Accepted for publication 15 July 1991.

SUMMARY

Ninety-five patients (63 male, 32 female), age 45±2 years (mean±SEM) with chronic renal failure of varied aetiology were randomized to receive either a conventional low protein diet (0.6 g/kg/day protein, 800 mg phosphate; n=33), a low phosphate diet (providing approximately 1000 mg phosphate plus an orally administered phosphate binder, minimum protein intake 0.8 g/kg/day; n=30) or to control (minimum protein intake 0.8 g/kg/day, no phosphate restriction; n=32). Patients were reviewed for a minimum of 6 months before randomization and were withdrawn from the study if plasma creatinine exceeded 900 µmol/1, plasma phosphate was > 2.0 mmol/1 or at the onset of uraemic symptoms.
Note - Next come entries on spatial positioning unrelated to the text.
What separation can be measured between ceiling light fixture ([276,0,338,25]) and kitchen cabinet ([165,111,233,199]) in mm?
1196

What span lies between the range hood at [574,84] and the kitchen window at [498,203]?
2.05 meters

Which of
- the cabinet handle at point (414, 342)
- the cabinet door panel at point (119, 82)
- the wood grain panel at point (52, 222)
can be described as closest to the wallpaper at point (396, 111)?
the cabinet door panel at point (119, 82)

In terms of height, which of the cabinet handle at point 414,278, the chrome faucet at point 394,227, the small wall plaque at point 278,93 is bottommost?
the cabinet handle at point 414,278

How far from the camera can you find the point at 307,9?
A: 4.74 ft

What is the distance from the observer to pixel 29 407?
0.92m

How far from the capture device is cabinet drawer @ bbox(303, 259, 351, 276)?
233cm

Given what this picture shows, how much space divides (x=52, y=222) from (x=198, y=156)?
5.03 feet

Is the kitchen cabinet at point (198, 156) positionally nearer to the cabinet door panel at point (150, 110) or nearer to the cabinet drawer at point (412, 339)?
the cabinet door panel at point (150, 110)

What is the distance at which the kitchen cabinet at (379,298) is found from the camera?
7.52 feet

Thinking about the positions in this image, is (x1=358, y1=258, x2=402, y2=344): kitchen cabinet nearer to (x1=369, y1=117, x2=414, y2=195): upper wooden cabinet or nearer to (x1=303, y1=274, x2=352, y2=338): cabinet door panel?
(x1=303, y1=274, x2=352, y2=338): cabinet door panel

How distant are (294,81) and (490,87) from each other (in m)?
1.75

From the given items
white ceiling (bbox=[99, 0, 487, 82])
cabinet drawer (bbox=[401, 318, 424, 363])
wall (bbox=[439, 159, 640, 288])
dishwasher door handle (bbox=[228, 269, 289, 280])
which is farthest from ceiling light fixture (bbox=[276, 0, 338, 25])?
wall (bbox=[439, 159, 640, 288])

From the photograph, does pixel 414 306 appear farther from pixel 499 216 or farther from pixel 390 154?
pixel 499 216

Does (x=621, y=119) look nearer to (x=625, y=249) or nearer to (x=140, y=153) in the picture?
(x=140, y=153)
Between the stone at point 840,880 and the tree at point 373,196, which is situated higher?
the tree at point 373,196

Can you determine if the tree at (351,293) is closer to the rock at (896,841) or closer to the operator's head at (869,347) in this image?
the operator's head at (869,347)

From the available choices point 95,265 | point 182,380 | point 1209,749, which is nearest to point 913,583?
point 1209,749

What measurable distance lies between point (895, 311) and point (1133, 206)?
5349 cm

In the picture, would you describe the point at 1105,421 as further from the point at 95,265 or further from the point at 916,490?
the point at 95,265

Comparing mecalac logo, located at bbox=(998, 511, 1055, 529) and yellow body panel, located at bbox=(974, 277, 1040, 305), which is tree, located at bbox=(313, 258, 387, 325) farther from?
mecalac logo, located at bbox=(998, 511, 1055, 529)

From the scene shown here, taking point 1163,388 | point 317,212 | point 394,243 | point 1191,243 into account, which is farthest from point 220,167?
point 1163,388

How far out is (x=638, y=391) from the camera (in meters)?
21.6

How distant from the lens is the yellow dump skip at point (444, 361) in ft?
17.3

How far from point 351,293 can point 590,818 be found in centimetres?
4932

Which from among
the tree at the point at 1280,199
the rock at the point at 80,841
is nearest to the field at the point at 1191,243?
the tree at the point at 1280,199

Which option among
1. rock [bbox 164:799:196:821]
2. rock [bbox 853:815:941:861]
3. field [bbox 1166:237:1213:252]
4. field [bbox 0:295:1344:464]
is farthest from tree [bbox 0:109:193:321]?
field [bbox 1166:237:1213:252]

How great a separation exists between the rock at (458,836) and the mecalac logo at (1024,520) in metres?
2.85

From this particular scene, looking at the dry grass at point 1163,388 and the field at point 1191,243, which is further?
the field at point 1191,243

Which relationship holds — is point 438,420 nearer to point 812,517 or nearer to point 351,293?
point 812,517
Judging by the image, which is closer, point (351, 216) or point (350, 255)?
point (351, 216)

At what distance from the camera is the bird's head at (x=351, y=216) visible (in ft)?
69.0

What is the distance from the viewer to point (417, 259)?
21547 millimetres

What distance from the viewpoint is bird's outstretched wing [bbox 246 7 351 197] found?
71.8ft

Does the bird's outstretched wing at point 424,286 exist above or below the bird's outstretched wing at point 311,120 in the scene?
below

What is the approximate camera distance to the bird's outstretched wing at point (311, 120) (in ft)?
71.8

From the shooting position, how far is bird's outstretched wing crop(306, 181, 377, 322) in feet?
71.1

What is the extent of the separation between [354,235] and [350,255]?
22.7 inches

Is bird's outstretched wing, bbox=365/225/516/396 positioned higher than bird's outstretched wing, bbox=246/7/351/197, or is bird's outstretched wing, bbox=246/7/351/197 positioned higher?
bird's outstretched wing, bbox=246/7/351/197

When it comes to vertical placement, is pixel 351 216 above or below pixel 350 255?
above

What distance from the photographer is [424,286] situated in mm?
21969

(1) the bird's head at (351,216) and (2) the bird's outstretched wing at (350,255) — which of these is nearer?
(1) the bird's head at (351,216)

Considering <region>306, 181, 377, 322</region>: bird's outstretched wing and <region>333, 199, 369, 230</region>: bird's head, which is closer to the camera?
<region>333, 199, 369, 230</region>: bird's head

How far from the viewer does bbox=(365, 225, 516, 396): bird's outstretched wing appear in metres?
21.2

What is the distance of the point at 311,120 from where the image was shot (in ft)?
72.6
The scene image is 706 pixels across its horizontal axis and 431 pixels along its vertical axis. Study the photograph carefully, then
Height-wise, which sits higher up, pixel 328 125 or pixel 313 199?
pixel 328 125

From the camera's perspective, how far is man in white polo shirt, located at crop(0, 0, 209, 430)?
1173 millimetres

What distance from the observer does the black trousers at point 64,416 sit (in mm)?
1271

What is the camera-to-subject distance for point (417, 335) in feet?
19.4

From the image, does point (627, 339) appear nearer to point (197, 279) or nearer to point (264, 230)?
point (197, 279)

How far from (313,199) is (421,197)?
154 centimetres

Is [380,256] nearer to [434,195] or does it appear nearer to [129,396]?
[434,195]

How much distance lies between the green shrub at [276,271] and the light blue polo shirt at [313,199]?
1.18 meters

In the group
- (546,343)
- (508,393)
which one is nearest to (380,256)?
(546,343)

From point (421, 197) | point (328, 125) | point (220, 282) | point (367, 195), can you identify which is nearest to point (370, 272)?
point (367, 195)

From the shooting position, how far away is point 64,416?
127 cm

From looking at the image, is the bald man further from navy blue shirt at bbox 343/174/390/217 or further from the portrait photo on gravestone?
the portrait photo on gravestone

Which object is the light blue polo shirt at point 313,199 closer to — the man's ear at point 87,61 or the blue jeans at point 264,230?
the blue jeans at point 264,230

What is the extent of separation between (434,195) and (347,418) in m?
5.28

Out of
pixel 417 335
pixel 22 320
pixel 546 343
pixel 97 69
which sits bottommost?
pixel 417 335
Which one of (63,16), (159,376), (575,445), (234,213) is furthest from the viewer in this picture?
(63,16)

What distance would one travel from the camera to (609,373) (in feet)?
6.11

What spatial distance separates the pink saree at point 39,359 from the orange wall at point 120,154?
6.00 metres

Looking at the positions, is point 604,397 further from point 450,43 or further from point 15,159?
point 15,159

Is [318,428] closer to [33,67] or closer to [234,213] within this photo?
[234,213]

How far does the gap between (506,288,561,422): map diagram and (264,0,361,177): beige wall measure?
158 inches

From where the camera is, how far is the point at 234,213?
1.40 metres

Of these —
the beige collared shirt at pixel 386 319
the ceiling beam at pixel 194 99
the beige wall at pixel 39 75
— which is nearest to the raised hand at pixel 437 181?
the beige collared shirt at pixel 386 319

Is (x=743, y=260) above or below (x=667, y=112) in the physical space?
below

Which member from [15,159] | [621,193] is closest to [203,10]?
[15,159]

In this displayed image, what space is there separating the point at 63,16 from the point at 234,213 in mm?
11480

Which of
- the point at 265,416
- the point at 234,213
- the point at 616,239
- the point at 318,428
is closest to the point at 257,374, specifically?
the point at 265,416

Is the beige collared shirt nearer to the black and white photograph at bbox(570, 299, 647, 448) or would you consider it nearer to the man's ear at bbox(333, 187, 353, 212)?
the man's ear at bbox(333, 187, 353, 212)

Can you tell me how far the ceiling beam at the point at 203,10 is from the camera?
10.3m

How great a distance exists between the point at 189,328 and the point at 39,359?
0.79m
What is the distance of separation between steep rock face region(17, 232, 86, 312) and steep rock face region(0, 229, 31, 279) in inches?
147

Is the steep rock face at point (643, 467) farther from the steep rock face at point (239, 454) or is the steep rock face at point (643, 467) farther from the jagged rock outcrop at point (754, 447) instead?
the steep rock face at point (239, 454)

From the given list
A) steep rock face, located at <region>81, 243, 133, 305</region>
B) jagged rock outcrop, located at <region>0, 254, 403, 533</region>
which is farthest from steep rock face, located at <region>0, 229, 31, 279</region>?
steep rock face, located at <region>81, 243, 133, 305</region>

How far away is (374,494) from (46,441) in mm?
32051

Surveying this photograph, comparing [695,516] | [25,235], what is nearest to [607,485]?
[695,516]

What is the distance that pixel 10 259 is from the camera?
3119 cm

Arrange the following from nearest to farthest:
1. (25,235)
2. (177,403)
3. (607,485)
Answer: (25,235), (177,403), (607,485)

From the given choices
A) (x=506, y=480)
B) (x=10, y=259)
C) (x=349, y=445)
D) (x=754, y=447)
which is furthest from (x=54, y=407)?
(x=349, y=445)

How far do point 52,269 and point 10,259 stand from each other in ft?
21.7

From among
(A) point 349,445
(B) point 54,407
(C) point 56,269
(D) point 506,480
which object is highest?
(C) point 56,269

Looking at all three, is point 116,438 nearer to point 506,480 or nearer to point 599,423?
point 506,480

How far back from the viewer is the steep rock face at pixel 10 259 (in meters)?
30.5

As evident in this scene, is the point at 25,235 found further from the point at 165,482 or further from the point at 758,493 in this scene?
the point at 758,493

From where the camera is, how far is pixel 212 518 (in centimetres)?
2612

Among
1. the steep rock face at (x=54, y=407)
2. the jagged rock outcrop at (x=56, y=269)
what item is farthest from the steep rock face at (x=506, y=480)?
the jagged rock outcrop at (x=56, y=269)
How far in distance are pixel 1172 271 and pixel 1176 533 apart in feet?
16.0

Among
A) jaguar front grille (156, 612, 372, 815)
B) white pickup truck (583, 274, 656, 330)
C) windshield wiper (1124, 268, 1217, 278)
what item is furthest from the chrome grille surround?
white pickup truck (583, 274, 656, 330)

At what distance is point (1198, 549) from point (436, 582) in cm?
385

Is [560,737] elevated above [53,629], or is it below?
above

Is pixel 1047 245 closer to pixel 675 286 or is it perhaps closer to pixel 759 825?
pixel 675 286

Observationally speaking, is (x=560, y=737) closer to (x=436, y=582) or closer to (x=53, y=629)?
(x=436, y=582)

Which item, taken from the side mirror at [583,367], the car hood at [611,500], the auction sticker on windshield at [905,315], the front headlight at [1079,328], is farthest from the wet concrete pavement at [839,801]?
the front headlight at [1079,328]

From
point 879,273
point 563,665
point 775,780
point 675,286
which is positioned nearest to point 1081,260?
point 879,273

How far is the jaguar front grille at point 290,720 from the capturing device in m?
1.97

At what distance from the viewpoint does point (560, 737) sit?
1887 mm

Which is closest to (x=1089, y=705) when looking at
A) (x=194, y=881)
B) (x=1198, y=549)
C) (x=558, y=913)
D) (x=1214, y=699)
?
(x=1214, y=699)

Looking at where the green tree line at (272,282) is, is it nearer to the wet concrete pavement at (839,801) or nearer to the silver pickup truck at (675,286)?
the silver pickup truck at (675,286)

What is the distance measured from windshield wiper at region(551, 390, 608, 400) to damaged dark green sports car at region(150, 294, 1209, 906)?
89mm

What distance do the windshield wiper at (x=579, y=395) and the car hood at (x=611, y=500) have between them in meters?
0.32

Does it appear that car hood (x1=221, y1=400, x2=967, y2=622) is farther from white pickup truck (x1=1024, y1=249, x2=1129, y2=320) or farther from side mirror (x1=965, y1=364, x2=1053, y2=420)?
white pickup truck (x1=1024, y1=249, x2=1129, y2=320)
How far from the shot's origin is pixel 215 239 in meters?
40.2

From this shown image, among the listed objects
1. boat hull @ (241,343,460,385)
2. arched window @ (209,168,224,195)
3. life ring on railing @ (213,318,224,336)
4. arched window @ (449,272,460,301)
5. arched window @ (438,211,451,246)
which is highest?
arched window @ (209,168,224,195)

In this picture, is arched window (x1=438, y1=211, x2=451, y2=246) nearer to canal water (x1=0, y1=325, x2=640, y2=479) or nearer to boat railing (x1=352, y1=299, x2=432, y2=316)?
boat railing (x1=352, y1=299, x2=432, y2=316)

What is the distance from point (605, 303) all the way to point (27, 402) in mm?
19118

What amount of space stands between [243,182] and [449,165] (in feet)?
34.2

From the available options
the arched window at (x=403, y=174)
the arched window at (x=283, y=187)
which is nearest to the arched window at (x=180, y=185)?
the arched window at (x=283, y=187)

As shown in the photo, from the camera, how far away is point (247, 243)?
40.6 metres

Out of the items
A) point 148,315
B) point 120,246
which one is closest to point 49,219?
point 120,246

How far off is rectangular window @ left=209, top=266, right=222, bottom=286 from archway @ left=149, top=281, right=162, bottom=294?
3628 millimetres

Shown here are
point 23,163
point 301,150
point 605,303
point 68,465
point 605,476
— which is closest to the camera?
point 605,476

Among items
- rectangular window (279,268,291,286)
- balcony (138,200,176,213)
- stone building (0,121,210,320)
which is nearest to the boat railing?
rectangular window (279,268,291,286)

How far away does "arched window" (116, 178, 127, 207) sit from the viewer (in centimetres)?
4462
Following randomization patients were studied for an average of 19±3 months. Mean plasma creatinine rose from 398±33 to 600±50 µmol/1. Dietary protein intake was estimated at 0.69±0.02 g/kg/day in the low protein group, 1.02±0.05 in the low phosphate and 1.14±0.05 in the controls, phosphate intake was 815±43, 1000± 47, and 1315±57 mg/day, respectively. Urinary urea excretion and protein catabolic rates were significantly reduced (p<0.01) only in those on protein restriction, at 213±9 mmol/24 hours and 0.71 g/kg/day, respectively. Phosphate excretion was significantly lower (p<0.05) in both the low protein group (17.9±0.8 mmol/24 hours) and the low phosphate group (18.6±1.0 mmol/24 hours) compared to controls. Changes in body weight, muscle mass and serum transferrin, albumin and immunoglobulins were comparable between the groups. Mean blood pressure following randomization was 150/89±3/1 (low protein), 148/87±3/1 (low phosphate) and 146/87±3/1 (controls).

Progression of renal failure was analysed by rate of fall of creatinine clearance (ml/min/ 1.73 m2/month), by rate of deterioration derived from reciprocal plasma creatinine against time plots (1/mmol/year) and to assess individual patient's response to treatment by two phase linear regression (‘breakpoint’) analysis of reciprocal plasma creatinine/time plots. Progression was analysed only in patients seen for at least 3 months following randomization.

The rate of fall of creatinine clearance was not significantly different between the groups (ANOVA): 0.56±0.08 ml/min/1.73 m2/month (low protein, n=28), 0.44±0.07 (low phosphate, n=23) and 0.69±0.11 (control, n=27). In 50 patients (18 low protein, 16 low phosphate and 16 control) whose rate of progression could be calculated before and after randomization, there was a fall in rate of progression averaging 0.18 ml/min/1.73 m2/month in those on low protein diet and those on low phosphate diet, but a rise of 0.08 in the controls. These differences were, however, not statistically significant. Similar results were obtained when the rates of deterioration were calculated from plasma creatinine. Significant individual improvements (p<0.01) in rates of progression by ‘breakpoint’ analysis occurred in 17 patients: six on low protein, seven on low phosphate and in four controls. Sixty-one (72 per cent) of the patients examined by this method showed no significant change in the rate of progression while seven patients had accelerated progression. There was no difference in the requirement for maintenance dialysis facilities between groups.

No significant benefit of protein and phosphate restriction was therefore demonstrated.